## What you have to do
Reproduce word for word the stretch of the records from the line containing "From the observer's" through the end of the records. Omit the pictures.

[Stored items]
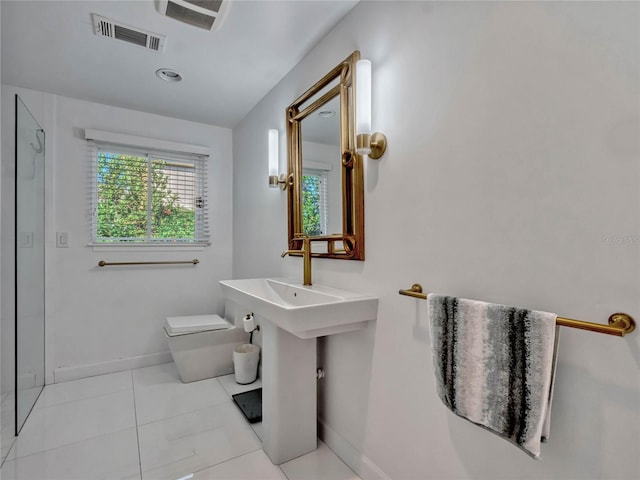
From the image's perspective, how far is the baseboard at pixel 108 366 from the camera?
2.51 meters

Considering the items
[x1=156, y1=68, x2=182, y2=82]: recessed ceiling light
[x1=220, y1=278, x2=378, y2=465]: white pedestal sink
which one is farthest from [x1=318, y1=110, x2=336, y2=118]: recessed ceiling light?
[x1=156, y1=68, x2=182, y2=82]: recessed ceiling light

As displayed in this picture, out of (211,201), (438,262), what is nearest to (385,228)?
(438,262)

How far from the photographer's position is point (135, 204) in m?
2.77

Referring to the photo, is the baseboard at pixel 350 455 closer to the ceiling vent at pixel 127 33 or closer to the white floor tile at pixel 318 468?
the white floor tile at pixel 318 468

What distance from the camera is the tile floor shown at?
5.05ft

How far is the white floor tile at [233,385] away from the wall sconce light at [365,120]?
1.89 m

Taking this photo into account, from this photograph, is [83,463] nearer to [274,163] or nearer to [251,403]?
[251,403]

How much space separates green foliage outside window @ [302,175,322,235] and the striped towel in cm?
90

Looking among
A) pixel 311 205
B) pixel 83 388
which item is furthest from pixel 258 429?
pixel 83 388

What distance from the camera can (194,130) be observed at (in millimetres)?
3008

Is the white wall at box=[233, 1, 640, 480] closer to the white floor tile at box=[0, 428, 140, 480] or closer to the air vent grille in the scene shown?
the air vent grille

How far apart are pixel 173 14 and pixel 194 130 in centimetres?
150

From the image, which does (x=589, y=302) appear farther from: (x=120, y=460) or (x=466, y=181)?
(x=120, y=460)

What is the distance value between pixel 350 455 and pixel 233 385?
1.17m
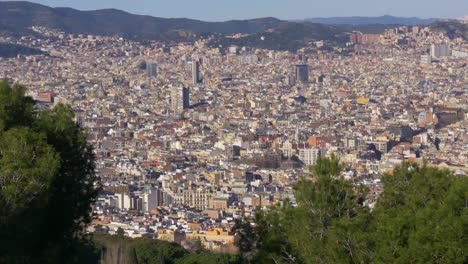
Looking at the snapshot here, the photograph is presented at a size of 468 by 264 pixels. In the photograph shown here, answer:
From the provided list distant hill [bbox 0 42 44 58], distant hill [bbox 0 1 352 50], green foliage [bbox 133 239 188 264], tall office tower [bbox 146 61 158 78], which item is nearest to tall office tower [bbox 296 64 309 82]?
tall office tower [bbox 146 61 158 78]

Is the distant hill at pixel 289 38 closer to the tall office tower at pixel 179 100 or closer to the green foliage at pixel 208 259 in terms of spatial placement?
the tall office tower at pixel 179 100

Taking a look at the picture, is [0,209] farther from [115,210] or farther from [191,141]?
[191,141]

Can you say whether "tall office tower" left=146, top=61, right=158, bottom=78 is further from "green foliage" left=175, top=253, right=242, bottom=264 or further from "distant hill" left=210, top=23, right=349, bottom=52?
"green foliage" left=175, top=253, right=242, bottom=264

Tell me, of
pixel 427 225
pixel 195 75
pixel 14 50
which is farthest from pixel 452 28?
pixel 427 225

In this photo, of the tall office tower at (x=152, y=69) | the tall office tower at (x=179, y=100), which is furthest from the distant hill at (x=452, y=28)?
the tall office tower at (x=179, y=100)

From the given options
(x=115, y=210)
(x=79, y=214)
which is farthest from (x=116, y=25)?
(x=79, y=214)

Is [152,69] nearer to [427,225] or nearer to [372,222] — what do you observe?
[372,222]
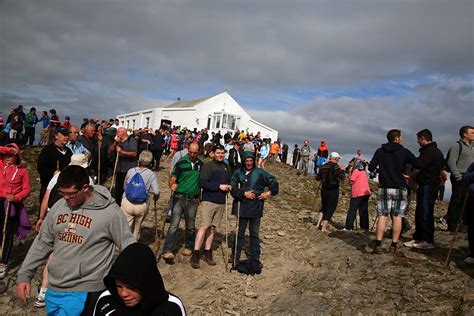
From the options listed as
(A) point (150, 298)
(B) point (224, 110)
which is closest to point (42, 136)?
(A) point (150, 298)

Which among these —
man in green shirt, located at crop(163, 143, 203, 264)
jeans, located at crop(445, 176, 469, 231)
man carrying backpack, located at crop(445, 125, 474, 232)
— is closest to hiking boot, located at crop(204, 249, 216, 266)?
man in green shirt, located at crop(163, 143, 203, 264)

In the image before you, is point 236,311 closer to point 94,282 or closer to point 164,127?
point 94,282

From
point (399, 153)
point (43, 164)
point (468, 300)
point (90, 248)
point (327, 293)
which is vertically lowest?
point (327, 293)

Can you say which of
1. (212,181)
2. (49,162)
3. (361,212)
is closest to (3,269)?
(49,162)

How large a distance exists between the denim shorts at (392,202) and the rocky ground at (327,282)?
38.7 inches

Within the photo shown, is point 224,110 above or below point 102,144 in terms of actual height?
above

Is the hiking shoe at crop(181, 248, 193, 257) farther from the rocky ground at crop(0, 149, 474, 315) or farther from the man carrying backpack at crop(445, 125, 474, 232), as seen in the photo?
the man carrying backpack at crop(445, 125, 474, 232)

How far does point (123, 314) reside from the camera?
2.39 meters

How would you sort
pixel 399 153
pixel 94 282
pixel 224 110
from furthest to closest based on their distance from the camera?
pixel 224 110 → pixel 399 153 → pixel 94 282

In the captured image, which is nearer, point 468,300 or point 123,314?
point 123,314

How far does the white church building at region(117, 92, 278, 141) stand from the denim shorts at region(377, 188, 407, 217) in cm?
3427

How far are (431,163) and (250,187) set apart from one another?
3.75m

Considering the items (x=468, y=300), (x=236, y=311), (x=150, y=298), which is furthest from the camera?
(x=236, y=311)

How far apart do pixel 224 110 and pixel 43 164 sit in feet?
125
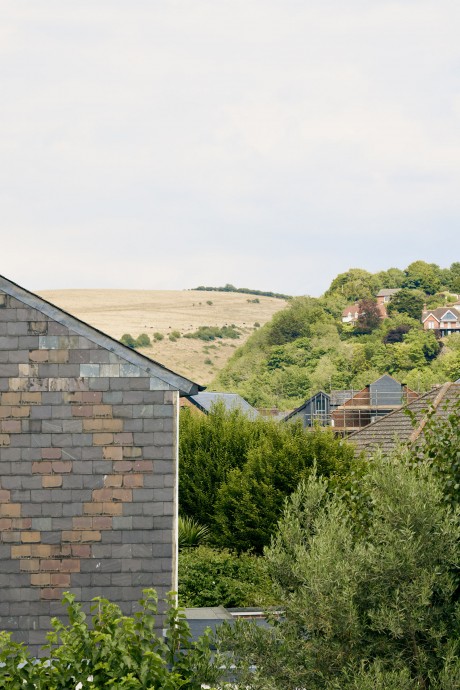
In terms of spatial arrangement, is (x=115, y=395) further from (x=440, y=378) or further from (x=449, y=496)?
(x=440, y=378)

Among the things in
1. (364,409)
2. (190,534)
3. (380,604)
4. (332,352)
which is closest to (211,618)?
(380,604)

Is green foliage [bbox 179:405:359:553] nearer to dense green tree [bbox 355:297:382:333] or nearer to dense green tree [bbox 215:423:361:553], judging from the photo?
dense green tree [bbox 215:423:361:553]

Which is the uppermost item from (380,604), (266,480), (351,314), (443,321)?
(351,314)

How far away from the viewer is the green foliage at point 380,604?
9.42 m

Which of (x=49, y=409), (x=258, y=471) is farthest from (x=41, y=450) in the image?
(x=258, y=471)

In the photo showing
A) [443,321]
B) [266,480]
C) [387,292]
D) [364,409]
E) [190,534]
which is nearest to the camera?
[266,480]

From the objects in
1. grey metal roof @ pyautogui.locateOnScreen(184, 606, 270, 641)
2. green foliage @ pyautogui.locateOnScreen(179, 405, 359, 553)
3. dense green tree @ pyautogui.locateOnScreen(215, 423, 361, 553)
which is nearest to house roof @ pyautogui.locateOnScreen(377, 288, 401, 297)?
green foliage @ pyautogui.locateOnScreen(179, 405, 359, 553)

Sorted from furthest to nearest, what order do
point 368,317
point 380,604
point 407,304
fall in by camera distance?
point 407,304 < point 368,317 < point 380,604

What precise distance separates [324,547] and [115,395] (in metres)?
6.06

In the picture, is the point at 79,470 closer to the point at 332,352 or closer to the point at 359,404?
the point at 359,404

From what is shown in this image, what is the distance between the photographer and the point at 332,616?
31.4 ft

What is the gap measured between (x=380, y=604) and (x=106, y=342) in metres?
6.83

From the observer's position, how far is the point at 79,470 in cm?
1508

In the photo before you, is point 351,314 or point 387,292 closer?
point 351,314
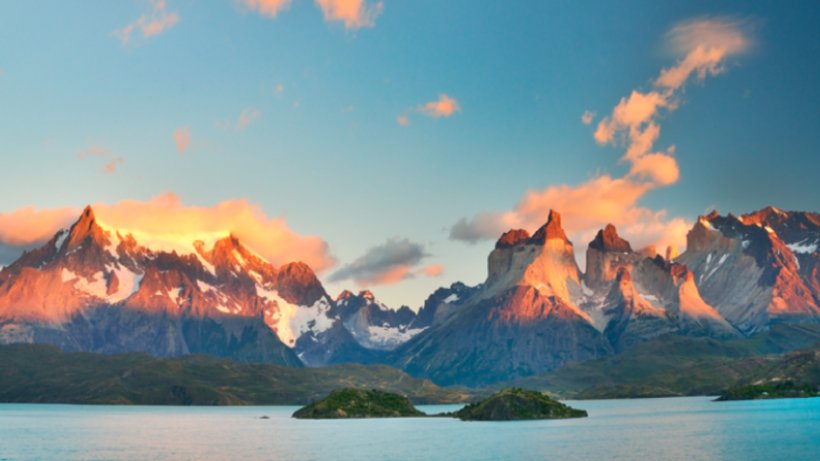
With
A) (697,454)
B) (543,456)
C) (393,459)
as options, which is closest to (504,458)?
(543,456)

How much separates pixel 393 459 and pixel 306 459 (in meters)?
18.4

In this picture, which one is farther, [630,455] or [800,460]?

## Answer to this task
From the observer's position, how far is the point at 79,470 in cm?
1508

In the photo before you, is point 351,314 or point 387,292 closer?
point 351,314
With
A) (697,454)
B) (543,456)
C) (393,459)
as options, which is closest to (504,458)?
(543,456)

How much separates pixel 393 459 and pixel 306 459 (in meters)?
18.4

In this picture, which one is farther, [630,455] or [800,460]?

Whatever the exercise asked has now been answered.